**Source text:**
---------------
Bill Gates’ ice bucket challenge is the most popular on YouTube.
Your Facebook news feed may be stuffed with friends taking the ice bucket challenge, but the charitable craze has been hugely popular on YouTube too.
In fact, ice bucket challenge videos have been watched more than 1bn times on Google’s online video service, with YouTube labelling the meme ‘bigger than Harlem Shake’ – referring to the dance craze of early 2013.
In a blog post, YouTube’s Claire Stapleton and Kevin Allocca claimed that “Ice Bucket” videos have been posted on YouTube from more than 150 countries, with the phrase becoming the site’s top rising search query in August.
“While 90 percent of videos came from the US in the early days of the trend, within two weeks, the majority of IBC videos were uploaded from outside the US,” they wrote.
Former Microsoft boss Bill Gates’ inventive video is the most-watched so far, with more than 19.7m views on YouTube. Actor Charlie Sheen (18.2m) and ice hockey player Paul Bissonnette (8.7m) are the next most popular.
The ice bucket challenge started as a viral way to raise money for and promote awareness of amyotrophic lateral sclerosis (ALS – or motor neurone disease as it’s known in the UK).
US charity The ALS Association has so far received $110.5m in donations from the challenge, which involves people pouring buckets of iced water over their heads, then nominating others to follow suit and/or donate.
“As a charitable phenomenon, the Ice Bucket Challenge is unprecedented in the history of YouTube. As a collaborative, participatory meme, it has a lot in common with last year’s explosive Harlem Shake,” wrote YouTube’s Stapleton and Allocca.
“But it’s actually even bigger than Harlem Shake at its onset. In the first month after these memes took off, IBC has about double the uploads and three times as many views compared to the Harlem Shake.”
---------------
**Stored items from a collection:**
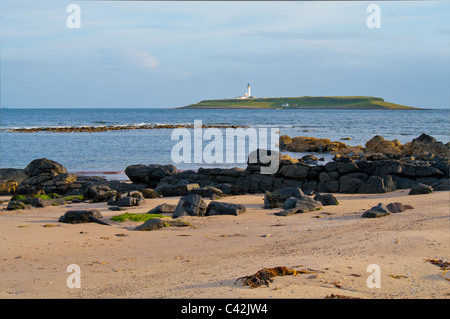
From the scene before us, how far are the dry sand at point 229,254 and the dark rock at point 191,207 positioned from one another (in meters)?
0.48

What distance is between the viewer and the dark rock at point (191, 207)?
43.7 ft

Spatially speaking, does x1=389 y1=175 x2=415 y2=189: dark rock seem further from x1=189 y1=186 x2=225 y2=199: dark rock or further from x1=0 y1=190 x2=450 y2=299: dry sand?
x1=189 y1=186 x2=225 y2=199: dark rock

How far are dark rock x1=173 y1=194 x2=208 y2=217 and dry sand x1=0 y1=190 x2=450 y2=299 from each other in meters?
0.48

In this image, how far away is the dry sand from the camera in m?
6.50

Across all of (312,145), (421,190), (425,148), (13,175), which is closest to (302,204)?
(421,190)

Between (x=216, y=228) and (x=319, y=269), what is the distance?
4.80 metres

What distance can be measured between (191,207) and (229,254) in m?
4.46

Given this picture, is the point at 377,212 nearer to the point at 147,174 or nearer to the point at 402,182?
the point at 402,182

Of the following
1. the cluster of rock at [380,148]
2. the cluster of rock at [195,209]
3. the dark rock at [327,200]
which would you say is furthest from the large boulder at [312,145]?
the cluster of rock at [195,209]

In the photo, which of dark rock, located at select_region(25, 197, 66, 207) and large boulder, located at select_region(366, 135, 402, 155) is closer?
dark rock, located at select_region(25, 197, 66, 207)

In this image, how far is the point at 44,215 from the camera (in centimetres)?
1344

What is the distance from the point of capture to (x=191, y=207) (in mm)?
13445

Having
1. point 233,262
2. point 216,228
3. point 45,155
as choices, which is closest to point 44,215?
point 216,228

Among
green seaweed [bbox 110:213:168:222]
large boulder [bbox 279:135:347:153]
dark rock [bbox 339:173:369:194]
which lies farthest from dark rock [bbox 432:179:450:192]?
large boulder [bbox 279:135:347:153]
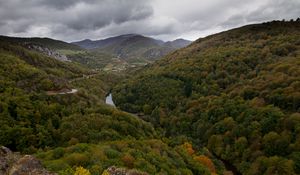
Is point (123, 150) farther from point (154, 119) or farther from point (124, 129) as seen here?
point (154, 119)

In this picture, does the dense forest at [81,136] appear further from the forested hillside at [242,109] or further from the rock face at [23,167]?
the forested hillside at [242,109]

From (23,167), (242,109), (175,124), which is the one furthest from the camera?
(175,124)

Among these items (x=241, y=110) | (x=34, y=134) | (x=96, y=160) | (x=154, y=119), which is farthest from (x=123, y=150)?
(x=154, y=119)

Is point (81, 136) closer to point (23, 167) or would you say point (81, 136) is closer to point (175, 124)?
point (23, 167)

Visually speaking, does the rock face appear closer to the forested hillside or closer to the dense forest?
the dense forest

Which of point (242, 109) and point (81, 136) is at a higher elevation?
point (81, 136)

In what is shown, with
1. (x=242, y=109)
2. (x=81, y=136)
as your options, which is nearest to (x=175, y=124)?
(x=242, y=109)

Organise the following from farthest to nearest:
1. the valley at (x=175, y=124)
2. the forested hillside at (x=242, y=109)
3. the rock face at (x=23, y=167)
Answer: the forested hillside at (x=242, y=109), the valley at (x=175, y=124), the rock face at (x=23, y=167)

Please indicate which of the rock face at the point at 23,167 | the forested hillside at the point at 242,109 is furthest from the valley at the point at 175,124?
the rock face at the point at 23,167

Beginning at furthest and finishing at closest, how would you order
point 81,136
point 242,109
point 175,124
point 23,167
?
point 175,124, point 242,109, point 81,136, point 23,167
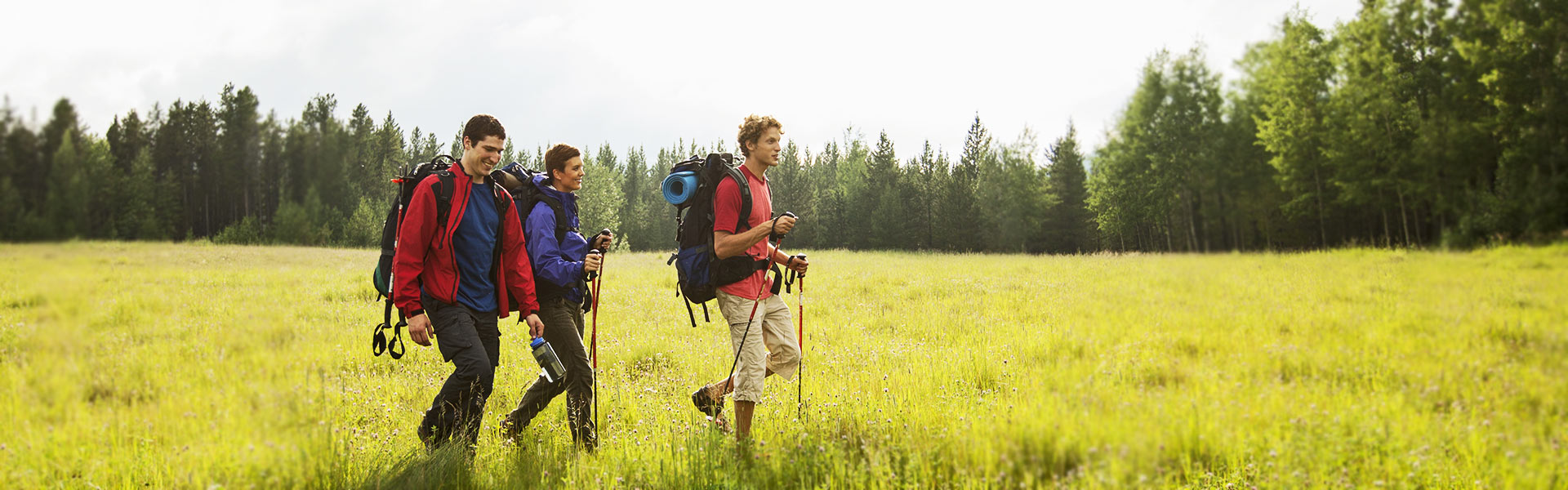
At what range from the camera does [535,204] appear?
4.61m

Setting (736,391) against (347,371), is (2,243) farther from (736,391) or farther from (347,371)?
(347,371)

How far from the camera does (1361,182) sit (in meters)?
2.54

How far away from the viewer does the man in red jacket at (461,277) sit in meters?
3.57

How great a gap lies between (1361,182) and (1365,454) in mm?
1076

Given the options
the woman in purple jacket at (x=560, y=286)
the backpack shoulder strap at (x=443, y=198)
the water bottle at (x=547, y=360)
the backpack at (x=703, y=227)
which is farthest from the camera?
the woman in purple jacket at (x=560, y=286)

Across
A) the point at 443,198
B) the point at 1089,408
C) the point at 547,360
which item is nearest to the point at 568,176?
the point at 443,198

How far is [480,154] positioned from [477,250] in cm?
59

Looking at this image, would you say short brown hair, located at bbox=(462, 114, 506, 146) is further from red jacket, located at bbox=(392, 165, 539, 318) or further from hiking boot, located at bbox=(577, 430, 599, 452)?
hiking boot, located at bbox=(577, 430, 599, 452)

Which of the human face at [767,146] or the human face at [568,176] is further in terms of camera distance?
the human face at [568,176]

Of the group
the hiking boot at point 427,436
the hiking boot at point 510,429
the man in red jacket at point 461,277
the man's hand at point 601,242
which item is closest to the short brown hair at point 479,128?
the man in red jacket at point 461,277

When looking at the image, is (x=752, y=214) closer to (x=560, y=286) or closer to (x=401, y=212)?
(x=560, y=286)

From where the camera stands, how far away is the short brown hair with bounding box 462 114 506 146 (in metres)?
3.84

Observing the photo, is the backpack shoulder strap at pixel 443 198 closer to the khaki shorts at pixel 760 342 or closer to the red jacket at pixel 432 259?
the red jacket at pixel 432 259

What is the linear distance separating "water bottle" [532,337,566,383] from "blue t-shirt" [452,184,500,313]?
1.20 ft
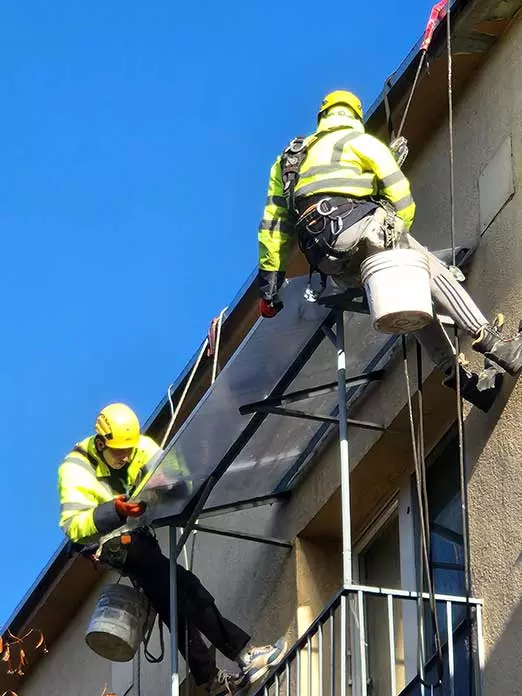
---------------
**What to work on:** Reproduce the entire text about the ice bucket challenge on YouTube word for word. The records have no connection to the text.

**Reply:**
Bill Gates’ ice bucket challenge is the most popular on YouTube.
Your Facebook news feed may be stuffed with friends taking the ice bucket challenge, but the charitable craze has been hugely popular on YouTube too.
In fact, ice bucket challenge videos have been watched more than 1bn times on Google’s online video service, with YouTube labelling the meme ‘bigger than Harlem Shake’ – referring to the dance craze of early 2013.
In a blog post, YouTube’s Claire Stapleton and Kevin Allocca claimed that “Ice Bucket” videos have been posted on YouTube from more than 150 countries, with the phrase becoming the site’s top rising search query in August.
“While 90 percent of videos came from the US in the early days of the trend, within two weeks, the majority of IBC videos were uploaded from outside the US,” they wrote.
Former Microsoft boss Bill Gates’ inventive video is the most-watched so far, with more than 19.7m views on YouTube. Actor Charlie Sheen (18.2m) and ice hockey player Paul Bissonnette (8.7m) are the next most popular.
The ice bucket challenge started as a viral way to raise money for and promote awareness of amyotrophic lateral sclerosis (ALS – or motor neurone disease as it’s known in the UK).
US charity The ALS Association has so far received $110.5m in donations from the challenge, which involves people pouring buckets of iced water over their heads, then nominating others to follow suit and/or donate.
“As a charitable phenomenon, the Ice Bucket Challenge is unprecedented in the history of YouTube. As a collaborative, participatory meme, it has a lot in common with last year’s explosive Harlem Shake,” wrote YouTube’s Stapleton and Allocca.
“But it’s actually even bigger than Harlem Shake at its onset. In the first month after these memes took off, IBC has about double the uploads and three times as many views compared to the Harlem Shake.”